Work task:
Please answer these questions using the forum thread below about capping reads per k-mer.
(a) What type of sequencing data is the original poster analyzing?
(b) Which script prints all kmers that occur above a count threshold?
(c) In the bbnorm.sh example command, what value is given for target?

Text block:

════════════════════

Question

Capping the number of reads that align to a single k-mer

0

Entering edit mode

6.6 years ago

Morgan Ivy • 0

I am analyzing NGS (WGS) data, and I am looking for possible ways to reduce the level of "noise" and effectively filter false positives and low level DNA contamination. What I have noticed on alignment and sequence assembly is that small DNA fragments seem to be "over-amplified" and are skewing the overall read-count and identification of the true microbial community. I would like to add a setting to the script that caps the number of reads that may align to a single k-mer, with both values (# of reads and length of k) user manipulative. I'm not sure if there is a feature of BBMap that allows me to do this or one that I am not aware of. Any input is greatly appreciated.

sequencing alignment • 1.2k views

ADD COMMENT • link 6.6 years ago by Morgan Ivy • 0

2

Entering edit mode

I'm not sure if this addresses your issue, but you could do this:

1) Gather a set of kmers that are problematic. If this is because the count is too high, you can do so with kmercountexact.sh, which will print all kmers occurring in your dataset above some count threshold.

2) Filter out the reads containing those kmers with bbduk.sh, or else mask them in the reference so nothing will map to them.

Alternatively you can normalize the data to strictly downsample reads with an apparent depth above a certain value, based on kmer-counts, without actually getting rid of all of them. For example, it could leave reads with depth up to 100x untouched, but reduce things with 2000x coverage down to 100x (e.g. bbnorm.sh in=reads.fq out=normalized.fq target=100 mindepth=0)

════════════════════

(Stored data entries)
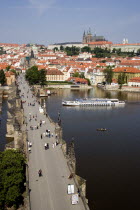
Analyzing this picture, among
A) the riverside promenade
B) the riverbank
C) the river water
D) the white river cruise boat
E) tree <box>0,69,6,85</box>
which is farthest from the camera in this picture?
the riverbank

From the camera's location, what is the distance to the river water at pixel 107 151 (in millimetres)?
19123

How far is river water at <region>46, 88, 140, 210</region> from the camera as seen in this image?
19123 millimetres

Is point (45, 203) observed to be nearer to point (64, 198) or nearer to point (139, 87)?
point (64, 198)

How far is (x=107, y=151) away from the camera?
27.2 meters

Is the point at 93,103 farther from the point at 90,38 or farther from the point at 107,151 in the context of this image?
the point at 90,38

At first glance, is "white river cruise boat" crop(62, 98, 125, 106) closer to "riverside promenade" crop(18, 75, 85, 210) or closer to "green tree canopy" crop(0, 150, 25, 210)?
"riverside promenade" crop(18, 75, 85, 210)

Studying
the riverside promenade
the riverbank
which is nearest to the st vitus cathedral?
the riverbank

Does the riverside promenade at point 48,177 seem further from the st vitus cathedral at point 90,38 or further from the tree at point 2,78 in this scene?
the st vitus cathedral at point 90,38

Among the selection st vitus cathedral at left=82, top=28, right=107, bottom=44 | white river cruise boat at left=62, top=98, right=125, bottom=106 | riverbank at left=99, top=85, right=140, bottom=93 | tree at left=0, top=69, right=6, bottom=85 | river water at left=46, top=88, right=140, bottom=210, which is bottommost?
river water at left=46, top=88, right=140, bottom=210

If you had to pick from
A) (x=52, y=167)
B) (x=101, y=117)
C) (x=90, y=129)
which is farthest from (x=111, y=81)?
(x=52, y=167)

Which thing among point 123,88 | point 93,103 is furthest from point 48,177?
point 123,88

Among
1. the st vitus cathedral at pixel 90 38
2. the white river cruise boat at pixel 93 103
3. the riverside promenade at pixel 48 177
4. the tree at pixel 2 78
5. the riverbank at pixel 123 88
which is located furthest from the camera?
the st vitus cathedral at pixel 90 38

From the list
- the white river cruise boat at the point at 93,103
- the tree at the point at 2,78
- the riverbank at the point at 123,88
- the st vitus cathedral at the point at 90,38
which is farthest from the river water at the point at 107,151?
the st vitus cathedral at the point at 90,38

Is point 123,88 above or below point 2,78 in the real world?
below
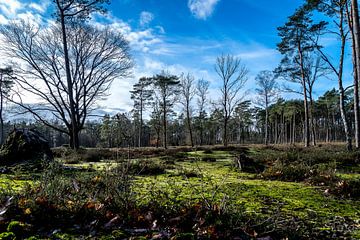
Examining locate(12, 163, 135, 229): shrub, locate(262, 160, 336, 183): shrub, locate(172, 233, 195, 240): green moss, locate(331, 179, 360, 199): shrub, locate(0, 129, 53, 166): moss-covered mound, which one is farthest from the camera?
locate(0, 129, 53, 166): moss-covered mound

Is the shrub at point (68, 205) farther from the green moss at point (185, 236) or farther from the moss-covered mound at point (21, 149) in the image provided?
the moss-covered mound at point (21, 149)

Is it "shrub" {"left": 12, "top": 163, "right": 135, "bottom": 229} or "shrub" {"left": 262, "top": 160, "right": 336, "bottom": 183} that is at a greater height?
"shrub" {"left": 12, "top": 163, "right": 135, "bottom": 229}

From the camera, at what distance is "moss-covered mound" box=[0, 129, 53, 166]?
684 centimetres

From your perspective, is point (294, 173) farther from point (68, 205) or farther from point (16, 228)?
point (16, 228)

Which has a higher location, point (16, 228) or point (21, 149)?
point (21, 149)

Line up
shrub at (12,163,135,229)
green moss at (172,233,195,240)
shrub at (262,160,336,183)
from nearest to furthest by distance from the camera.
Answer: green moss at (172,233,195,240) < shrub at (12,163,135,229) < shrub at (262,160,336,183)

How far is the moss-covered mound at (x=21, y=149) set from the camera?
6.84 metres

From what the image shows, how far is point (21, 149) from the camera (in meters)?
6.98

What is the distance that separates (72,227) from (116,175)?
0.91 meters

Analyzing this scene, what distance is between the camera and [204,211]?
2.25 m

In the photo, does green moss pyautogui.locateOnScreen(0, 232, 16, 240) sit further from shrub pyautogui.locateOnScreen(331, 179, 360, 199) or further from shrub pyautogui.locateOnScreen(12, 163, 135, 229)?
shrub pyautogui.locateOnScreen(331, 179, 360, 199)

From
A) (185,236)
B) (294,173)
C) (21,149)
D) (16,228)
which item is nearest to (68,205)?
(16,228)

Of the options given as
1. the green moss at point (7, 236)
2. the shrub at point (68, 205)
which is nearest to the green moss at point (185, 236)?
the shrub at point (68, 205)

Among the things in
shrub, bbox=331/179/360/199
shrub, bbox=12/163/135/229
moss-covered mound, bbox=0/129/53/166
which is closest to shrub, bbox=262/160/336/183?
shrub, bbox=331/179/360/199
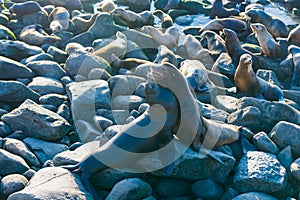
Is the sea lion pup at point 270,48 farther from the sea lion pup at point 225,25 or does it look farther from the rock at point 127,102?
the rock at point 127,102

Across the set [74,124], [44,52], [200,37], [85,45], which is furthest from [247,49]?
[74,124]

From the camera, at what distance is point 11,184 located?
6059mm

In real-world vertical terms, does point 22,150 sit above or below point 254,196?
below

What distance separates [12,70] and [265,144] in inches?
184

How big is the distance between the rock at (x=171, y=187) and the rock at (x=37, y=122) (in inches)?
72.4

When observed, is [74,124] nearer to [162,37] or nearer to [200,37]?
[162,37]

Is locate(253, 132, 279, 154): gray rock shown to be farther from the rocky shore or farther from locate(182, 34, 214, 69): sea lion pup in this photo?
locate(182, 34, 214, 69): sea lion pup

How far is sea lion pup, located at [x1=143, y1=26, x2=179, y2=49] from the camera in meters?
11.9

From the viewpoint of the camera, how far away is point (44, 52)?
426 inches

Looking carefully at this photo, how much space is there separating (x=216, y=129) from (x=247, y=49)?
5262 mm

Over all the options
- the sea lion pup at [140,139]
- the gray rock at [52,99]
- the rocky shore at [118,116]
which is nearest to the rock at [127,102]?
the rocky shore at [118,116]

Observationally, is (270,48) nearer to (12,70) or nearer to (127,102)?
(127,102)

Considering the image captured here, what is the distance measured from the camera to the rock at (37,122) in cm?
718

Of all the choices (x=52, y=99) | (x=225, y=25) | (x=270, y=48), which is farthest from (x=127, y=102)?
(x=225, y=25)
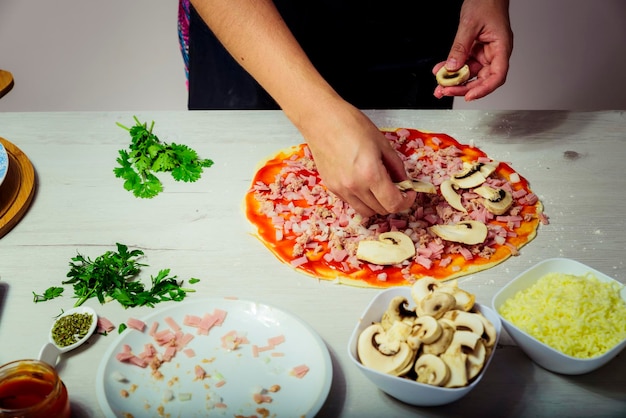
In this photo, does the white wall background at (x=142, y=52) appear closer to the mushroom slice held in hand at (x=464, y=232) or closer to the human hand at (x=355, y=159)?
the mushroom slice held in hand at (x=464, y=232)

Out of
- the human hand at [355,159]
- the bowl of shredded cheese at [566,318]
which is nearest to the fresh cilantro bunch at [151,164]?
the human hand at [355,159]

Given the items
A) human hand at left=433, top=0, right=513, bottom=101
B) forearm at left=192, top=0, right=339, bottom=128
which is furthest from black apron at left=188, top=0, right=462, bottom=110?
forearm at left=192, top=0, right=339, bottom=128

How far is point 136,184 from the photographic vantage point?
219 cm

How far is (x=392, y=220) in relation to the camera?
199cm

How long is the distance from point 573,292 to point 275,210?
0.97m

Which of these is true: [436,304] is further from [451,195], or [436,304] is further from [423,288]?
[451,195]

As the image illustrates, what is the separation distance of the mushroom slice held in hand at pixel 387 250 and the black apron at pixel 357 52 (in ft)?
3.14

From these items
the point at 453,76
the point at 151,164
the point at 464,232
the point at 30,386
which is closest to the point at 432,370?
the point at 464,232

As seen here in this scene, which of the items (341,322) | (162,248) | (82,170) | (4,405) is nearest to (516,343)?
(341,322)

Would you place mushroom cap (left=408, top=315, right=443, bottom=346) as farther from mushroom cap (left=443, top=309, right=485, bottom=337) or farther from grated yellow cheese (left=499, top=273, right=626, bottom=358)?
grated yellow cheese (left=499, top=273, right=626, bottom=358)

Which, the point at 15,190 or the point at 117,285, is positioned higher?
the point at 15,190

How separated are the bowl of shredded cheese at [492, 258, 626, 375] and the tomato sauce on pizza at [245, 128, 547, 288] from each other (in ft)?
0.98

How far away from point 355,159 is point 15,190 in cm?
122

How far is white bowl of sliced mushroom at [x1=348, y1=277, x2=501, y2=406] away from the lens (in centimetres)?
130
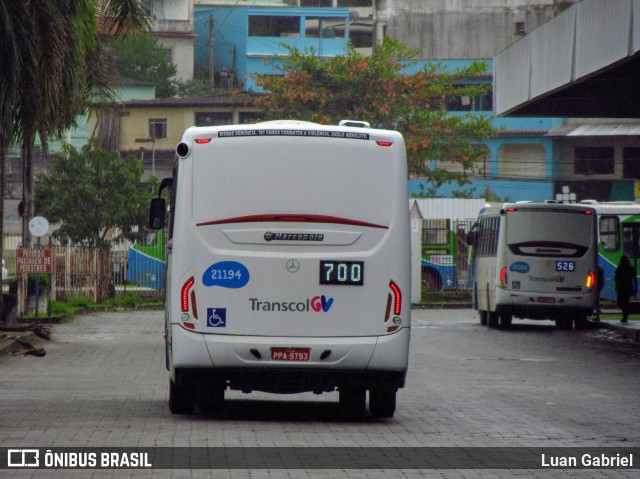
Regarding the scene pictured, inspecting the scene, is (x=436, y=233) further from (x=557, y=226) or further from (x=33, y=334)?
(x=33, y=334)

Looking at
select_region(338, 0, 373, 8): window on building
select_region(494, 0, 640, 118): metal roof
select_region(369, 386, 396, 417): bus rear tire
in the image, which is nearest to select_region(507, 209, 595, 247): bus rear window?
select_region(494, 0, 640, 118): metal roof

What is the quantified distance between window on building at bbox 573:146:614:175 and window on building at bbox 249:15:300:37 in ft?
68.3

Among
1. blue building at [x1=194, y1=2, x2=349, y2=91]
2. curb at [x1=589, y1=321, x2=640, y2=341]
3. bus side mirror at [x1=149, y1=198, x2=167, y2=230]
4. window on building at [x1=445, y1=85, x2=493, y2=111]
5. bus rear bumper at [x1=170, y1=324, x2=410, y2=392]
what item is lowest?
curb at [x1=589, y1=321, x2=640, y2=341]

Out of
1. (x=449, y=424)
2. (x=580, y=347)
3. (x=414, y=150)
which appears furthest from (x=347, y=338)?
(x=414, y=150)

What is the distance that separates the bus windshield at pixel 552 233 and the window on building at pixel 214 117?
42.4m

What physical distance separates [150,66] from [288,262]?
230 ft

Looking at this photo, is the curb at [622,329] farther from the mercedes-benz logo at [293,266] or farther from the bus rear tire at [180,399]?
the mercedes-benz logo at [293,266]

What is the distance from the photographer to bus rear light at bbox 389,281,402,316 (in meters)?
13.2

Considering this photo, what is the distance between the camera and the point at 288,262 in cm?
1313

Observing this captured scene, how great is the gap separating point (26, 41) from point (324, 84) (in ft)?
122

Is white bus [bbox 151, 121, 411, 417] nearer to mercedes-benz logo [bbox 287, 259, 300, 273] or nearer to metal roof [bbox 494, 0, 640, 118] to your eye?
mercedes-benz logo [bbox 287, 259, 300, 273]

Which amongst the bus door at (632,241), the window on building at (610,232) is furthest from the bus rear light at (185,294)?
the window on building at (610,232)

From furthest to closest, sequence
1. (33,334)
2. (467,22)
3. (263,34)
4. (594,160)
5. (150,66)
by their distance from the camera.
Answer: (263,34) → (150,66) → (467,22) → (594,160) → (33,334)

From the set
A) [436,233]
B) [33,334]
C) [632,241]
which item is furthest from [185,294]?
[436,233]
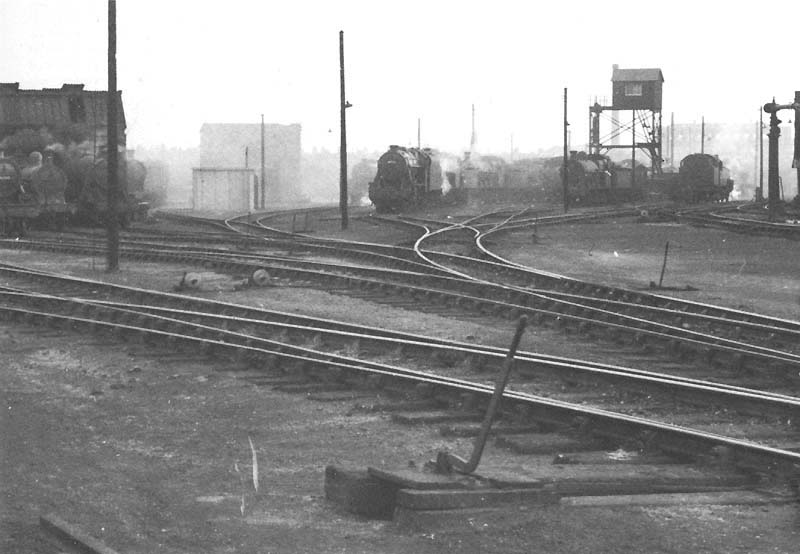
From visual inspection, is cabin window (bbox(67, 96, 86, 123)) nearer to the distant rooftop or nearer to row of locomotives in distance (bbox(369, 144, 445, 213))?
row of locomotives in distance (bbox(369, 144, 445, 213))

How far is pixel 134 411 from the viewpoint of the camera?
32.4 ft

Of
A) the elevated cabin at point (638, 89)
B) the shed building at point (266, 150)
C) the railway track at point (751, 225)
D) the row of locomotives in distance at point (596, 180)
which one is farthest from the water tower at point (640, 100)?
the railway track at point (751, 225)

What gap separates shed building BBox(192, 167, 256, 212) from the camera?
204 ft

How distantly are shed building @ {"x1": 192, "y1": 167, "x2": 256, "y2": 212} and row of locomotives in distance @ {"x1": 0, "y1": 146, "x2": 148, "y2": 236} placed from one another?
60.7ft

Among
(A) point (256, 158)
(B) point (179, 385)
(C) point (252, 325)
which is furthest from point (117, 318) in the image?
(A) point (256, 158)

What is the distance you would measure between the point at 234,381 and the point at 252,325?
3325 millimetres

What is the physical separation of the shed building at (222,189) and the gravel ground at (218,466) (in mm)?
47503

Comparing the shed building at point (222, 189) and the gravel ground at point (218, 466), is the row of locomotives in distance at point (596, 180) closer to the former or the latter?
the shed building at point (222, 189)

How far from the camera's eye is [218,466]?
796 centimetres

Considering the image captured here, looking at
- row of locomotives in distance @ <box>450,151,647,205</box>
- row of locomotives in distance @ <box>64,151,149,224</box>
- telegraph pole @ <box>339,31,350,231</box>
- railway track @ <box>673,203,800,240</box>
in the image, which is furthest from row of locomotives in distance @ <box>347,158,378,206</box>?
telegraph pole @ <box>339,31,350,231</box>

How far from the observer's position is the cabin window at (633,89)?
78312 mm

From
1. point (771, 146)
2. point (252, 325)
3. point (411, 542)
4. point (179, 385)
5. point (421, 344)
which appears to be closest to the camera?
point (411, 542)

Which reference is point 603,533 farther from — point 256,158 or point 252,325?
point 256,158

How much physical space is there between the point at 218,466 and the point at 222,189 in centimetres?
5549
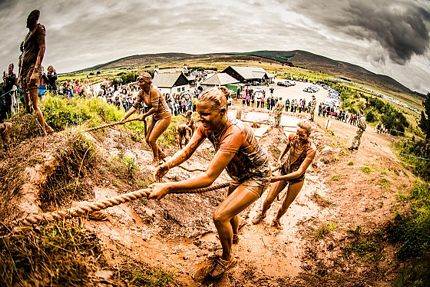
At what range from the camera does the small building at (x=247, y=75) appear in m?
66.5

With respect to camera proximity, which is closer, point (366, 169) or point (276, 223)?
point (276, 223)

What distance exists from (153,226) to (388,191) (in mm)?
7220

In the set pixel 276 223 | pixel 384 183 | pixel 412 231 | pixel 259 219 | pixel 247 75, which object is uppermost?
pixel 412 231

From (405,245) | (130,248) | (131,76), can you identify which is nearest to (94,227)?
(130,248)

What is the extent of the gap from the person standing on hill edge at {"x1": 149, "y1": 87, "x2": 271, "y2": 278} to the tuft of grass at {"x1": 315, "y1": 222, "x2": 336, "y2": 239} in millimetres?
3308

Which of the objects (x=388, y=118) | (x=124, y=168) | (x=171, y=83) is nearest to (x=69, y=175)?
(x=124, y=168)

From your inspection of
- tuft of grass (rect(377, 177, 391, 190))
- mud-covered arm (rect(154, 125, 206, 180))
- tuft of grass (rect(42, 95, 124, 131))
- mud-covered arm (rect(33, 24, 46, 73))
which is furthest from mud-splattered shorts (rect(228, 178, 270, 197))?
tuft of grass (rect(377, 177, 391, 190))

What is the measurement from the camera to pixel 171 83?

════════════════════

Task answer:
(a) NGS (WGS) data
(b) kmercountexact.sh
(c) 100